Chapitre 2 Il ne s'agit pas d'une transaction
Un coup sec résonna dans la suite.
— Service d’étage, monsieur Watson. Votre petit-déjeuner.
Julian posa l’addition sur la table, d’un ton calme et détaché.
— Mange quelque chose, d’abord.
La femme dans le coin ne bougea pas. Elle continuait simplement de pleurer.
Il n’ajouta rien — prit sa fourchette et se mit à manger, chaque geste précis, élégant.
— Je te donne un million, dit-il entre deux bouchées. La nuit dernière n’a jamais existé. Tu n’en parles à personne.
La tête de Cora se releva d’un coup.
Ses yeux étaient rouges, mais sa voix resta stable.
— Un million ?
Il la prenait pour une prostituée ?
Il avait, d’une manière ou d’une autre, remplacé Matt, gâché sa première nuit, et maintenant il voulait l’acheter ?
Sa gorge se serra d’humiliation.
— Je ne dirai pas un mot, lâcha-t-elle froidement. Mais je ne veux pas de ton argent.
De toute façon, comment aurait-elle pu en parler à qui que ce soit ?
Elle ramassa ses vêtements par terre, entra dans la salle de bains et s’immobilisa.
La femme dans le miroir ressemblait à une inconnue — cheveux en bataille, yeux gonflés, visage vidé de ses couleurs.
Comment tout avait-il pu tourner aussi mal ?
Quand elle ressortit, Julian était toujours assis à table, sans hâte, à manger sa salade comme si rien ne s’était passé.

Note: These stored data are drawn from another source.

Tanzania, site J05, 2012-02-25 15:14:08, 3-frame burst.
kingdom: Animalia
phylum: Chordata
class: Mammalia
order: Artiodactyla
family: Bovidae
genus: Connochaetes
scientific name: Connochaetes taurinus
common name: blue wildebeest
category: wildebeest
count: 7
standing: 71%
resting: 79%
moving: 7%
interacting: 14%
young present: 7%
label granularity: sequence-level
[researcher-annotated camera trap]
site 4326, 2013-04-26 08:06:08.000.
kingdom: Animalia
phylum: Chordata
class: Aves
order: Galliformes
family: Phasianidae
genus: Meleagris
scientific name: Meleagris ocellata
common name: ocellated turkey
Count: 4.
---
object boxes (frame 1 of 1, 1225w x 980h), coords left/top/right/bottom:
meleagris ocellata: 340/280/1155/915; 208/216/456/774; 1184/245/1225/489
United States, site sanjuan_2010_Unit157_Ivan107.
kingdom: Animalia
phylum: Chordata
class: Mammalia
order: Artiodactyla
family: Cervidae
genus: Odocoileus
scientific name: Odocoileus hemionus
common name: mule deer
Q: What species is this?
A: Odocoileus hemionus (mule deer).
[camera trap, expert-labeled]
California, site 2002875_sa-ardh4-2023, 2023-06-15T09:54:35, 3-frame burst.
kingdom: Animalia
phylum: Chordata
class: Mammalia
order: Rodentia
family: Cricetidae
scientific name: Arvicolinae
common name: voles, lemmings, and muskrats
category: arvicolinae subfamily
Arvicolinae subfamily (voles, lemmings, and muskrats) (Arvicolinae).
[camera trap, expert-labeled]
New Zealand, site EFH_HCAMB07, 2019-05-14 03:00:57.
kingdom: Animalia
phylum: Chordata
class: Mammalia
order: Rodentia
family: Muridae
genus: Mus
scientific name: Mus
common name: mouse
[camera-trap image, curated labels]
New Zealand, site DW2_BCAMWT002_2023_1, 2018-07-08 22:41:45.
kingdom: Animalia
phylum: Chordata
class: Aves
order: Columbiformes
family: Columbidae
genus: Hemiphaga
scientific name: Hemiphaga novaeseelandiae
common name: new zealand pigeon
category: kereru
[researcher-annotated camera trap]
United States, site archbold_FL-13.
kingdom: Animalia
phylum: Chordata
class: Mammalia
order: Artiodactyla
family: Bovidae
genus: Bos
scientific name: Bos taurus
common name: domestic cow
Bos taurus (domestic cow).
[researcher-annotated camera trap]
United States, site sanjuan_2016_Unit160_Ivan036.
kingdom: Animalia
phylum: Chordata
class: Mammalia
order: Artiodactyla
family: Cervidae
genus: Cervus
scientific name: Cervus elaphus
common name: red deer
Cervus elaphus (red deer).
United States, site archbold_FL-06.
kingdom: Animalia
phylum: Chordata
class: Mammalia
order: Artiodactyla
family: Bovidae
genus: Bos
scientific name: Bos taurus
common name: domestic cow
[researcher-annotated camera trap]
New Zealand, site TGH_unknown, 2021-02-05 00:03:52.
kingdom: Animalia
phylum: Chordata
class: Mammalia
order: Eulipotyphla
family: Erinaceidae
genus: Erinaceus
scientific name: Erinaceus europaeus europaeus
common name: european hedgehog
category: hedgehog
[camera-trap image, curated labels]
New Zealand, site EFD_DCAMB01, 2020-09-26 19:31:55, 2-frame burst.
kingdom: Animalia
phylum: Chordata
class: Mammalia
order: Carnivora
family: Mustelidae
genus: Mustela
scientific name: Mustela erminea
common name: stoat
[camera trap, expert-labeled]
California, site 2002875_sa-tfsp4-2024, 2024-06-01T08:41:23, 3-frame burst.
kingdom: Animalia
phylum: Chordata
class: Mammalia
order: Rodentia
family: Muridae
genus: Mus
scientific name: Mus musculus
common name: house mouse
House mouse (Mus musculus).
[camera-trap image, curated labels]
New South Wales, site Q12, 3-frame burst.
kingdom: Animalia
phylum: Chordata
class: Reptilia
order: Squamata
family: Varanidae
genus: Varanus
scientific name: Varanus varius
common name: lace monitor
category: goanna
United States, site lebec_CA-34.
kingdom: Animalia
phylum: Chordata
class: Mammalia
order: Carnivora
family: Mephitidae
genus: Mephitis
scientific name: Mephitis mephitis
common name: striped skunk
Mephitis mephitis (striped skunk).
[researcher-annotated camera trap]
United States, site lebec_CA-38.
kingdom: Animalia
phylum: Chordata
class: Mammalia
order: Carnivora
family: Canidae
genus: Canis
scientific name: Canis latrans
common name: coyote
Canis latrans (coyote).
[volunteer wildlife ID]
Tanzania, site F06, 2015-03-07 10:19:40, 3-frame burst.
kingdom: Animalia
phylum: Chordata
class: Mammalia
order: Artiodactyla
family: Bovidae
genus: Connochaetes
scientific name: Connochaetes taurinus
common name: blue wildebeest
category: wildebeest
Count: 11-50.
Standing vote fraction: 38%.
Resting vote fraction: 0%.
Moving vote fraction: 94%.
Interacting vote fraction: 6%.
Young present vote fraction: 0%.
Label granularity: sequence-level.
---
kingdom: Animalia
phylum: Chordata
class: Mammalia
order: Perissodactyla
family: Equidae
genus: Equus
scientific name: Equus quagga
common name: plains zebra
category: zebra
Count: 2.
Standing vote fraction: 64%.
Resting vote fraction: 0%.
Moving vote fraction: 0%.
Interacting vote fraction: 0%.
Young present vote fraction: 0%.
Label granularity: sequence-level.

Il ne lui jeta même pas un regard.
L’addition n’avait pas été touchée.
⸻
Dehors, devant le Hilton, le soleil du matin lui poignarda les yeux.
Son téléphone vibra.
Un message de Matt.
Bébé, j’embarque. Ne t’inquiète pas pour hier soir — je sais que tu n’as pas pu venir. Je t’attendrai. À mon retour.
Cora se figea.
Il n’était même pas dans la chambre, hier soir.
Alors pourquoi croyait-il qu’elle n’était pas venue ?
Dina lui avait donné la mauvaise carte ?
Non. Impossible. Dina ne ferait pas un truc pareil… si ?
Elle glissa le téléphone dans son sac, le regard perdu sur le flot de voitures qui filait dans un flou continu.
Le monde paraissait lumineux, bruyant — et atrocement solitaire.
Peut-être qu’au retour de Matt, plus rien ne serait jamais pareil.
Peut-être que leur histoire se terminerait comme ça.
Sa poitrine se contracta. L’idée de le perdre lui faisait si mal qu’elle en trembla.
Tout — la nuit dernière, l’erreur, la trahison — s’était joué en une seule nuit.
Dina… c’était vraiment toi ?
Elle appela, mais personne ne répondit.
Alors elle continua de marcher, laissant les souvenirs se dérouler dans sa tête comme la bobine cruelle d’un film.
Leur premier rendez-vous.
Leurs appels tard dans la nuit.
L’excitation nerveuse qu’elle avait ressentie hier, prête à se donner à lui.
Chaque instant, si vif — et désormais, à jamais hors de portée.
La veille encore, ils plaisantaient sur leur mariage.
Il avait promis d’appeler tous les jours, de faire une visio chaque semaine pour qu’elle puisse entendre sa voix, voir son visage.
À présent, ces promesses étaient en miettes.
Pouvait-elle vraiment faire comme si rien ne s’était passé et lui reparler ?
Non.
Il n’y aurait pas de mariage.
Pas d’avenir.
Pas d’enfants.
Rien.
⸻
Un crissement strident de freins la ramena brutalement à la réalité.
Cora cligna des yeux et comprit qu’elle se tenait au milieu de la chaussée.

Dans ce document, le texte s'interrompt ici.